BAGIAN LATIHAN:
**1.** Dari teks sumber tentang karantina WNI, sebutkan semua kelompok yang menurut keputusan Ketua Satgas berhak dapat fasilitas karantina gratis.
**2.** Tulis lanjutan teks sumber tentang karantina WNI, mulai sesudah kalimat terakhirnya.

TEKS SUMBER:
☆ ☆ ☆

Bisnis.com, JAKARTA - Pemerintah diminta memperbaiki tata laksana teknis karantina bagi warga negara Indonesia (WNI) pelaku perjalanan dari luar negeri.
Hal itu disampaikan Anggota Komisi Kesehatan DPR Kurniasih Mufidayati. Dia menyatakan, fakta di lapangan memperlihatkan pemberian fasilitas karantina dan tes usap PCR gratis yang baru tiba di Bandara Soekarno Hatta masih belum tepat.
Menurutnya, perlu ada dua kali tes PCR dalam rentang 4 sampai 5 hari sampai dengan keluarnya surat izin pulang ke rumah bagi WNI yang baru melakukan perjalanan ke luar negeri. Selain itu, dia juga menyoroti terkait tes swab gratis kepada WNI yang baru kembali ke Tanah Air.
"Sudah ada dalam Keputusan Ketua Satgas Penanganan Covid-19 No 6 Tahun 2001 siapa saja yang berhak mendapatkan fasilitas karantina gratis yakni Pekerja Migran Indonesia, pelajar atau WNI yang secara ekonomi tidak mampu dibuktikan dengan Surat Pernyataan Tidak Mampu (SPTM)," kata Mufida dalam keterangan tertulis, Senin (25/1/2021).
Politikus PKS itu mengatakan telah mendatangi tempat karantina mandiri bagi WNI di wilayah Tangerang, Banten. Menurut dia banyak WNI yang langsung diberikan formulir STPM untuk diisi dan ditandatangani.
“Kenapa tidak sejak awal disampaikan secara terbuka tentang isi kebijakan tersebut? Ini aneh. Tiba-tiba penumpang diminta tanda tangan pernyataan tidak mampu. Kami menerima informasi ini dan langsung konfirmasi ke lapangan," ujarnya.
Baca Juga
Dia mengatakan temuan tersebut menunjukkan tidak tepatnya penggunaan dana untuk karantina dan tidak adilnya implementasi kebijakan. Sebab, bila semua penumpang diberikan STPM berarti semua WNI yang pulang ke tanah air dianggap tidak mampu dan diberikan subsidi biaya karantina mandiri.

☆ ☆ ☆

DATA YANG DITAMPILKAN:

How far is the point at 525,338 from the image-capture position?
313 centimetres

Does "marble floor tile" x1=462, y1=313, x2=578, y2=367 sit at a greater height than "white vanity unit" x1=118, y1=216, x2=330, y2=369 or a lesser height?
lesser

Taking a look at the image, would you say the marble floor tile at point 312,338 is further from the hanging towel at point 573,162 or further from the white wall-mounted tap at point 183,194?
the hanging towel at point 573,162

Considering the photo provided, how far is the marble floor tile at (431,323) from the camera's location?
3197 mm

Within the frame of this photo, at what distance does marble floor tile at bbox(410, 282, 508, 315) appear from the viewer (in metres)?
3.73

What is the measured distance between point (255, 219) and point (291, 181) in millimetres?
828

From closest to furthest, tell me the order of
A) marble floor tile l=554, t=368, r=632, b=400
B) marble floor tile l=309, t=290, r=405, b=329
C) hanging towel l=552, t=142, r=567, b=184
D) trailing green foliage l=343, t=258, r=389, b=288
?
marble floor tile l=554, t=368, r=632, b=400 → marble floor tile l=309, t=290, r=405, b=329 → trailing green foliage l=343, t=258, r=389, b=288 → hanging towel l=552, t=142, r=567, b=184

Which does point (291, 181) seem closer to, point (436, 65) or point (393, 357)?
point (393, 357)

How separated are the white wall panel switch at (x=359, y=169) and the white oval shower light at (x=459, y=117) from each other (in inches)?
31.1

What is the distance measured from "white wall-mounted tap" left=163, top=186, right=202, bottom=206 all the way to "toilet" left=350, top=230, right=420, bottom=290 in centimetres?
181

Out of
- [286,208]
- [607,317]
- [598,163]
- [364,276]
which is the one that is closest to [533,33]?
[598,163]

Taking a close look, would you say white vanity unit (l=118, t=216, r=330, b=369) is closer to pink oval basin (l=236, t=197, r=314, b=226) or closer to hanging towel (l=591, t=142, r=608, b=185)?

☆ ☆ ☆

JAWABAN TIAP TUGAS:
**1.**
- Pekerja Migran Indonesia
- Pelajar
- WNI yang secara ekonomi tidak mampu, dibuktikan dengan Surat Pernyataan Tidak Mampu (SPTM)

**2.**
Dia mengatakan temuan lain di lapangan memperlihatkan keanehan PCR yang harus dilakukan sebanyak dua kali pada penumpang yang menjalani karantina.
Saat sebelum terbang ke Indonesia, penumpang WNI sudah melakukan tes PCR sebagai syarat naik pesawat. Setiba di bandara, harus tes PCR lagi di lokasi karantina. Selang tiga hari, sebelum pulang ke rumah, harus PCR lagi.
"Bagaimana mungkin seseorang, harus menjalani tiga kali PCR dalam hitungan sepekan, sangat tidak logis dan menurut saya berpotensi iritasi pada hidung. Belum lagi aspek psikologi dan biaya yang harus ditanggung oleh APBN maupun pribadi penumpang. Ini sangat aneh. Harus diperbaiki kebijakan ini," ujar Mufida.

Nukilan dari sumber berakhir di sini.